In December 2007, the United States entered into the longest recession it’s been in since World War II. Because the economic downturn was so severe, the recovery since the end of the Great Recession in June 2009 has been slow, according to the Federal Reserve Bank of New York. In fact, a 2018 study found that many Americans are still rattled from the Great Recession.
But how is the nation as a whole doing now compared with where it was over a decade ago? GOBankingRates looked at economic trends to find out how well our nation has recovered and how the U.S. has changed since the Great Recession.
Unemployment Has Dropped Dramatically
The highest the unemployment rate climbed during the Great Recession was 9.5 percent, according to the Bureau of Labor Statistics. However, the percentage of unemployed workers continued to climb even after the end of the recession. The unemployment rate hit a high of 10 percent in October 2009 and didn’t fall below 9 percent until October 2011.

Source data
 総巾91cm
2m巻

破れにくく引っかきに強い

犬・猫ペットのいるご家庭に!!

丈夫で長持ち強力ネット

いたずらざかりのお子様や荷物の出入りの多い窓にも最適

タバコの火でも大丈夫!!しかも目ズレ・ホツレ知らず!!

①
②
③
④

# [Problems to solve]
A: In the text on the Great Recession, what high did the unemployment rate hit in October 2009?
B: Print the text on the Great Recession from "But how is the" up to and including "until October 2011.".

# [Results of the tasks]
A: It hit 10 percent.

B:
But how is the nation as a whole doing now compared with where it was over a decade ago? GOBankingRates looked at economic trends to find out how well our nation has recovered and how the U.S. has changed since the Great Recession.
Unemployment Has Dropped Dramatically
The highest the unemployment rate climbed during the Great Recession was 9.5 percent, according to the Bureau of Labor Statistics. However, the percentage of unemployed workers continued to climb even after the end of the recession. The unemployment rate hit a high of 10 percent in October 2009 and didn’t fall below 9 percent until October 2011.